Given task >> Rewrite the part of the records that opens with the line containing "From this presented" and closes with the last line of the records, swapping "snowfield" for "icefield" and leaving all else unchanged. Give back only those lines.

(Saved data entries)
════

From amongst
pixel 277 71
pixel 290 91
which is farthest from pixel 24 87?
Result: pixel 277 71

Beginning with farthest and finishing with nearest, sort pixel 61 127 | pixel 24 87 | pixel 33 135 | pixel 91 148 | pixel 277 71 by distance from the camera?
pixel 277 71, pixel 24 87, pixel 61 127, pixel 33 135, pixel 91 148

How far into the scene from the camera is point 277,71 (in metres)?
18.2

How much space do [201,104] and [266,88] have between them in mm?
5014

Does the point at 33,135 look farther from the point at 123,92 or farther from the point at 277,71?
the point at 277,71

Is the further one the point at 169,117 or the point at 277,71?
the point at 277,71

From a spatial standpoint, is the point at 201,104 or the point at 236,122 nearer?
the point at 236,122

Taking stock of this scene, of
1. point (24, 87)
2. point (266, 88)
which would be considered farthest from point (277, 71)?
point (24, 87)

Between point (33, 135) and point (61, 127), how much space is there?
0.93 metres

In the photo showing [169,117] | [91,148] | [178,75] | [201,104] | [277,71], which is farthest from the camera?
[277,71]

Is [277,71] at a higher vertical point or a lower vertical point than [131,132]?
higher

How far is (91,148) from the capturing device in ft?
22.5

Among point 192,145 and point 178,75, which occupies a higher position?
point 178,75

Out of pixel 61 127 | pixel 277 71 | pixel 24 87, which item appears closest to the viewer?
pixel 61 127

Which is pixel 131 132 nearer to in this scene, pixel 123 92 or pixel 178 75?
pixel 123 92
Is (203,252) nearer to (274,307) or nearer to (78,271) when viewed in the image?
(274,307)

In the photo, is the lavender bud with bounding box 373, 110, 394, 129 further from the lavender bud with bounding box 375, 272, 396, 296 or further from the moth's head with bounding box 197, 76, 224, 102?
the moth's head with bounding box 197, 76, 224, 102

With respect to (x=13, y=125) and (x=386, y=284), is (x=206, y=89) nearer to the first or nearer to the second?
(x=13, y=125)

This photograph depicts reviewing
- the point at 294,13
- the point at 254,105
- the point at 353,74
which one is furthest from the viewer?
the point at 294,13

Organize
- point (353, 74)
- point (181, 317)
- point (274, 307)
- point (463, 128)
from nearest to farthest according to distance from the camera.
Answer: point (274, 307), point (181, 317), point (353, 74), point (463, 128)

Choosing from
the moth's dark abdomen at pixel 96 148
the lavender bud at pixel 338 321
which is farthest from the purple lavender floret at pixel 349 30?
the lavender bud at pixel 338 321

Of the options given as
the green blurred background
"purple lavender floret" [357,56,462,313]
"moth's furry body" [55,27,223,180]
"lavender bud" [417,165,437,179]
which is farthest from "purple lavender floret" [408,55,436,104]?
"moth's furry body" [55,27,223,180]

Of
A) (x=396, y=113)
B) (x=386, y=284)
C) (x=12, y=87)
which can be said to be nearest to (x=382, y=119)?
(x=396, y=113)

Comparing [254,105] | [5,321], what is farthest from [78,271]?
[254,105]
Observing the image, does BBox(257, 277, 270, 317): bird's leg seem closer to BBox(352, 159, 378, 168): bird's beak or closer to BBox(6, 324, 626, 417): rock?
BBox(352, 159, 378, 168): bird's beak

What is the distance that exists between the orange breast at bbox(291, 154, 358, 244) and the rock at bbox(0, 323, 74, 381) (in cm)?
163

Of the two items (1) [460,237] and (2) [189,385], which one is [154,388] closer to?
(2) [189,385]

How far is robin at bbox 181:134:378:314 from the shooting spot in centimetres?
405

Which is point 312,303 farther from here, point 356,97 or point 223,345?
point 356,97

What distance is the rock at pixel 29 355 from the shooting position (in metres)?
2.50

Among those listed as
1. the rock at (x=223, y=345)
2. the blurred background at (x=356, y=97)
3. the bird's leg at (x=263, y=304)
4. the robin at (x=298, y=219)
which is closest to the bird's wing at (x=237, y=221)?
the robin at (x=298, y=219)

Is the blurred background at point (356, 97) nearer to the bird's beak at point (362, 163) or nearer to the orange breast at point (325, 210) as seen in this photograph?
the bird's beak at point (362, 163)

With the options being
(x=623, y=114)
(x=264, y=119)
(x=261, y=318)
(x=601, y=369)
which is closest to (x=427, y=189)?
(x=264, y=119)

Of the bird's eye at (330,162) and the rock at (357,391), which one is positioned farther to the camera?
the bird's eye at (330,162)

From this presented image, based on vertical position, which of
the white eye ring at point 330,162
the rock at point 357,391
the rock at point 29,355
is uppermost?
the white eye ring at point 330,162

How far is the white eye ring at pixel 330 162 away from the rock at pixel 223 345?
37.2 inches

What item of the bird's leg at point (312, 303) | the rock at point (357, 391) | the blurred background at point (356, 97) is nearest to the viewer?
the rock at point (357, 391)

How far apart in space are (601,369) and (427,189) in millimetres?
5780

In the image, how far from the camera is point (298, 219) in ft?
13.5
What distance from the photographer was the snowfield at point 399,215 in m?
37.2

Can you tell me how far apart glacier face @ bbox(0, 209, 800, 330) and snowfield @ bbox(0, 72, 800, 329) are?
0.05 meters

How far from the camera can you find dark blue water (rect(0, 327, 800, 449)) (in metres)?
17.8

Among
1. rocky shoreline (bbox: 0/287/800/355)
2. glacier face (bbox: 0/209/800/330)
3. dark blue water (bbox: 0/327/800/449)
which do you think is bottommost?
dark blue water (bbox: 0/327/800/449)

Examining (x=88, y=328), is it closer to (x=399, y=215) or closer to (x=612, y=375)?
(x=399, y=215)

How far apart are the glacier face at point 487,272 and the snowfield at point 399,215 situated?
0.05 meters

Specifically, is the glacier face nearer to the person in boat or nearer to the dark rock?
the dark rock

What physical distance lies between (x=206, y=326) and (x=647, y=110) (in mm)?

════

Output for this exercise >>
From this presented image, based on vertical position, which of
the white eye ring at point 330,162
the rock at point 357,391
the rock at point 29,355
is uppermost?
the white eye ring at point 330,162

How far is the white eye ring at pixel 330 162 away from the rock at pixel 223 345?
37.2 inches

What item of the bird's leg at point (312, 303) | the rock at point (357, 391) | the blurred background at point (356, 97) is nearest to the viewer?
the rock at point (357, 391)

How far apart in space are (601,369) and (427,189) in millimetres?
5780

In the image, how far from the camera is point (298, 219) in ft?
13.5
What distance from the photographer was the icefield at point 399,215 in m?
37.2

Can you tell me how far apart glacier face @ bbox(0, 209, 800, 330) and icefield @ bbox(0, 72, 800, 329) are?
0.05 meters

How far from the camera can you find dark blue water (rect(0, 327, 800, 449)) (in metres)?
17.8

Among
1. rocky shoreline (bbox: 0/287/800/355)
2. glacier face (bbox: 0/209/800/330)
3. dark blue water (bbox: 0/327/800/449)
which do you think is bottommost?
dark blue water (bbox: 0/327/800/449)

Examining (x=88, y=328), is it closer to (x=399, y=215) or closer to (x=612, y=375)?
(x=399, y=215)

How far apart are the glacier face at point 487,272 and the icefield at point 399,215 situated?
0.05 meters

Specifically, is the glacier face nearer to the person in boat or nearer to the dark rock?
the dark rock

What physical distance lies between (x=206, y=326) and (x=647, y=110) (in mm)?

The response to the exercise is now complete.